The citation tracker will tell us whether the strategy worked in 60–90 days. The active-closure self-monitor Phase2bCitationDeltaDeadlineTest measures the delta against today’s zero-citation baseline on 2026-09-25 — about 16 weeks after this post lands.

What we won’t do

We won’t ship answers without citations. We won’t fall back to “general knowledge” when retrieval comes up empty. We won’t paraphrase a source so loosely that the citation becomes plausible-deniability rather than verification. The cost of any of those would be the only thing that makes SageTube interesting: the user’s ability to trust the answer because the moment is one click away.

If you’re a SageTube user and you ever see an answer with a thin citation or no source on a claim that needed one, that’s a bug, not a feature. Report it — we treat citation regressions as P0.

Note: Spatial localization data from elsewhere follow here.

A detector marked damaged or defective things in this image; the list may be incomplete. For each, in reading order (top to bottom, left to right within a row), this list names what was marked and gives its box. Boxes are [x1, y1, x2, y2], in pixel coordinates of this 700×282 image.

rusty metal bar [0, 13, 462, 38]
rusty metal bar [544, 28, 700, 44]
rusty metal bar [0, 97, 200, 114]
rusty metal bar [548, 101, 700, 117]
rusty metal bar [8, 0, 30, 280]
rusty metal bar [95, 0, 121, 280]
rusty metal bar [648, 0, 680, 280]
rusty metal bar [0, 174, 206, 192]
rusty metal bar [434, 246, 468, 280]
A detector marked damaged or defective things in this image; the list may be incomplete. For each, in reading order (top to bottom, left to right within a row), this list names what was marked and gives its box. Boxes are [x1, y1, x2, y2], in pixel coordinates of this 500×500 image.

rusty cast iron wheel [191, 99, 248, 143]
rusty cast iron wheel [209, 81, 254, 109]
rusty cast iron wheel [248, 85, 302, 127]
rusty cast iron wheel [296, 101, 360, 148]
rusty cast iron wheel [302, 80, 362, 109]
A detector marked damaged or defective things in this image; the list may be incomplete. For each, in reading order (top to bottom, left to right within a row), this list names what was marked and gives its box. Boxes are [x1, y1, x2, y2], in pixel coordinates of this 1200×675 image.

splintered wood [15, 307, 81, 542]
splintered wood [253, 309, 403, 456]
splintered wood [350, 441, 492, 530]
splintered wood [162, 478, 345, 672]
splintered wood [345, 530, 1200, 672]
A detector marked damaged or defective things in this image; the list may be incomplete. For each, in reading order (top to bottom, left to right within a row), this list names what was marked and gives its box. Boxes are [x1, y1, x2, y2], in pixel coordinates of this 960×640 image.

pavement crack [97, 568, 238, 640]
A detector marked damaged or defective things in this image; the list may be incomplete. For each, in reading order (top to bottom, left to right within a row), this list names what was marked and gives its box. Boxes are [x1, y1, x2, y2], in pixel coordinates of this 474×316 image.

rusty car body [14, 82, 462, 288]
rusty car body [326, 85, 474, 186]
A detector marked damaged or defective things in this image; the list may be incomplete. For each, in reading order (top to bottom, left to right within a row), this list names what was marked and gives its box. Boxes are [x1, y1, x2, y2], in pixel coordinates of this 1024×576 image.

Frequently asked questions

Does SageTube cite every claim?
Yes. Every paragraph in a SageTube answer carries one or more references back to specific transcript chunks. References that the LLM tries to invent get stripped by AnswerValidator before the answer reaches you — if the LLM cites a chunk that wasn't in the retrieved evidence, that reference is removed.
What happens when no transcript supports the question?
SageTube refuses to fabricate. If retrieval returns no relevant chunks, the answer says so directly rather than invent a plausible-sounding response. When chunks exist but the model still hallucinates citations, AnswerValidator deletes the unsupported references and the visible answer flags the gap.
How precise are SageTube's timestamps?
Timestamps are chunk-boundary precise — typically within a few seconds of the cited moment. Each chunk is stored with the start/end timestamps from the original transcript (YouTube captions or AssemblyAI/OpenAI transcription output), and the citation hyperlink jumps the user directly to that point in the embedded video.
How do SageTube citations differ from web-search citations in ChatGPT?
Web-search citations point to a whole page. SageTube citations point to a specific transcript clip in a specific video at a specific timestamp. The user can verify the claim in seconds by playing the clip instead of skimming a multi-thousand-word article looking for the supporting sentence.
Does the answer change if the model is wrong about which chunk supports a claim?
AnswerValidator runs a server-side validation pass that classifies every reference in the model's output as either valid (present in the retrieved evidence) or invalid (a hallucination), strips the invalid ones, and counts the distinct sources remaining. If too many references were stripped, the system surfaces the gap rather than silently shipping a thin answer.